Bulky manhole covers yield thieves little payoff

Despite weighing more than 100 pounds, manhole covers are worth less than $10 to Baltimore scrap metal dealers — if they are even willing to take them.

Even so, the city discovered 17 of them missing Tuesday in Baltimore's largest manhole-cover theft in four years, the Department of Public Works said.

Kurt Kocher, the department's spokesman, suspected that whoever took them was looking to sell them as scrap.

"What else could you do with it?" Kocher said.

The cast-iron covers were stolen from patches of grass on East Lombard Street near an industrial area. Kocher described the brief absence of the covers as "extremely dangerous" and said someone could have easily been injured or killed. The covers were replaced immediately, at a total cost of $1,800.

"It's a small cost to us, but it's more of a hazard," Kocher said. "For all the work involved [for the thieves], it's just not worth it."

The material the manholes are made of would fetch $7.25 per 100 pounds, said Jeff Harmon Jr., a shipping clerk at United Iron and Metal Co., a Baltimore scrap metal company. Mike Decker, owner of Decker Salvage in the city, said his firm would pay a mere $6, making the theft even more puzzling.

"We get people in here almost every two days with manhole covers," Harmon said. "We can't take them unless they have papers, so we turn them away."

Manhole covers are far from the only thing being taken from the streets of Baltimore. Theft of scrap metal is a common problem in the city and the surrounding areas. Thieves have been known to pilfer nearly anything they can get their hands on — from guard rails along the Northern Parkway bridge to wiring underneath the light rail tracks.

"It's slowed down quite a lot, but I see it every three days or so, aluminum light poles." Harmon said. "I've seen those a lot — trucks full of them. People will try all sorts of things to make a buck here."

Anthony Gugliemi, a spokesman for the city Police Department, said reports of manhole-cover thefts are "not frequent," but Kocher described thefts as "not rare at all."

Metal theft has been so ubiquitous that Baltimore County enacted legislation in November requiring all metal companies to be licensed and keep daily records of each transaction in an effort to deter thievery. In the city, people trying to sell public property like manhole covers are required to present papers showing they are licensed to dispose of them.

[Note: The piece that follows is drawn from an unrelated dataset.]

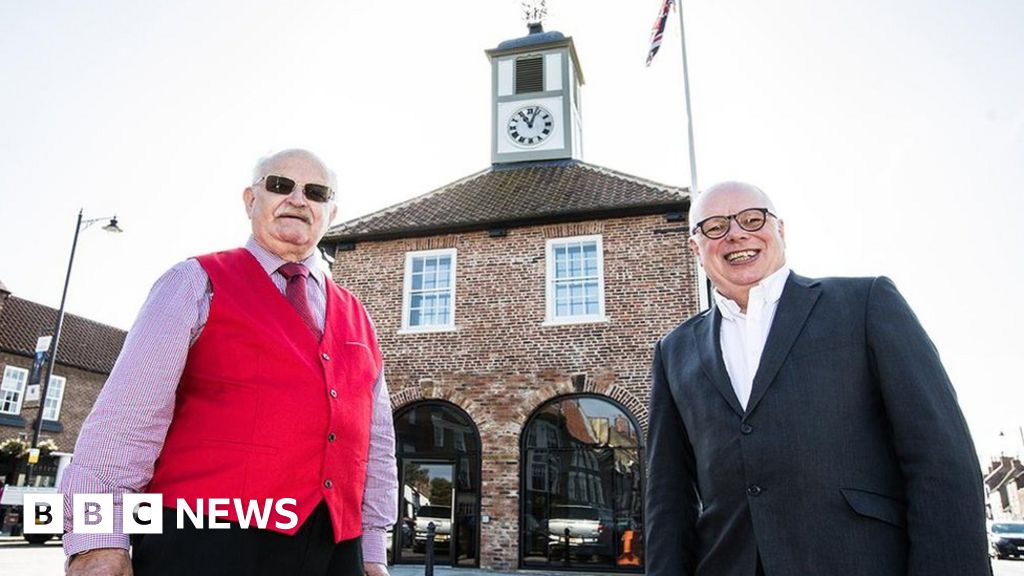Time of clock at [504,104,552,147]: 11:03
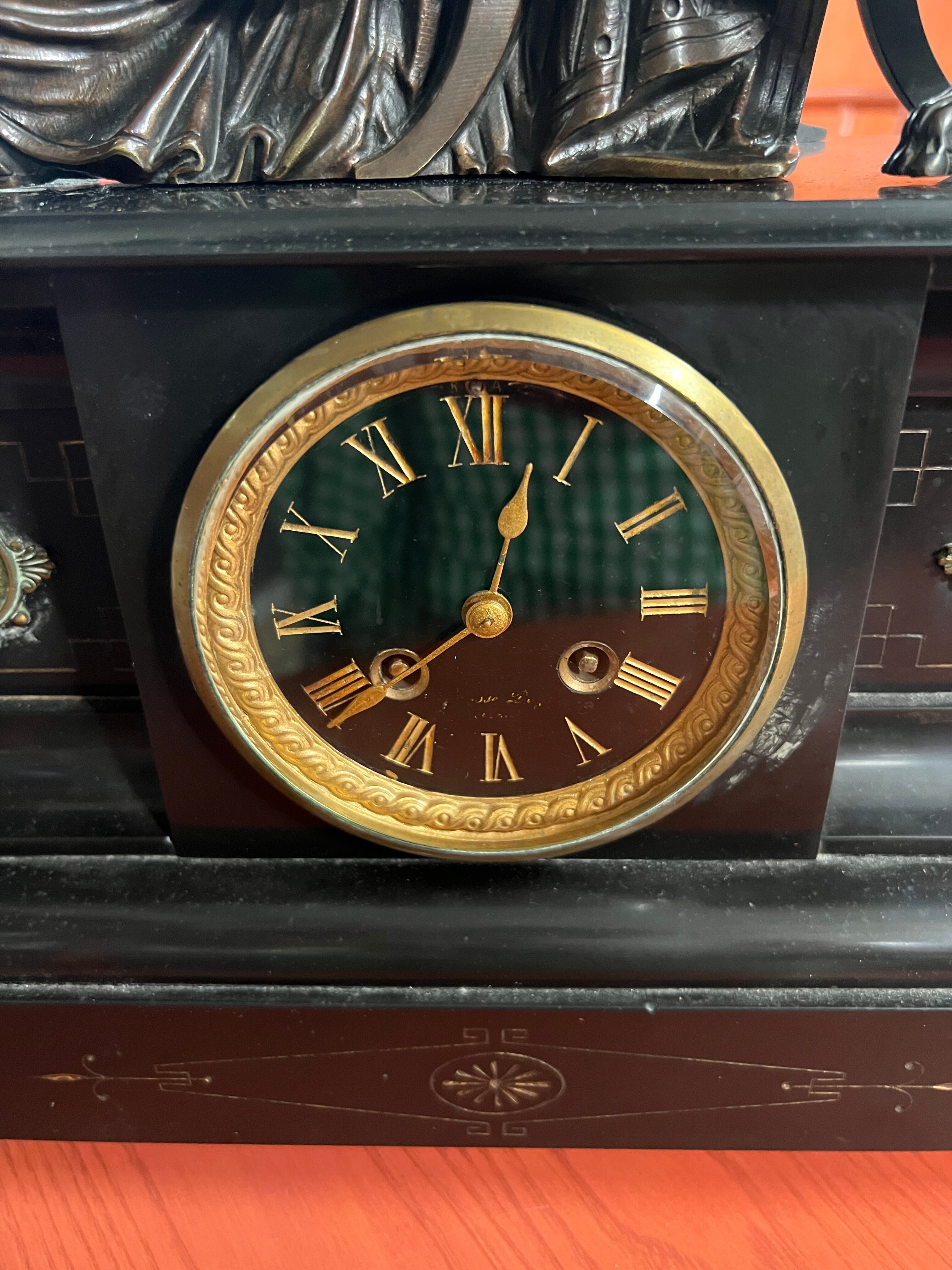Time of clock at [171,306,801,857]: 12:38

In the city, drug addicts and other criminals have long been blamed for pilfering materials from houses under construction, trying to cash in on copper piping and other items. Police have reported more of these crimes as metal prices rise.

A city employee is under investigation in the April theft of manhole covers. Bureau of Water and Wastewater employee Anthony Green is under suspension during the investigation.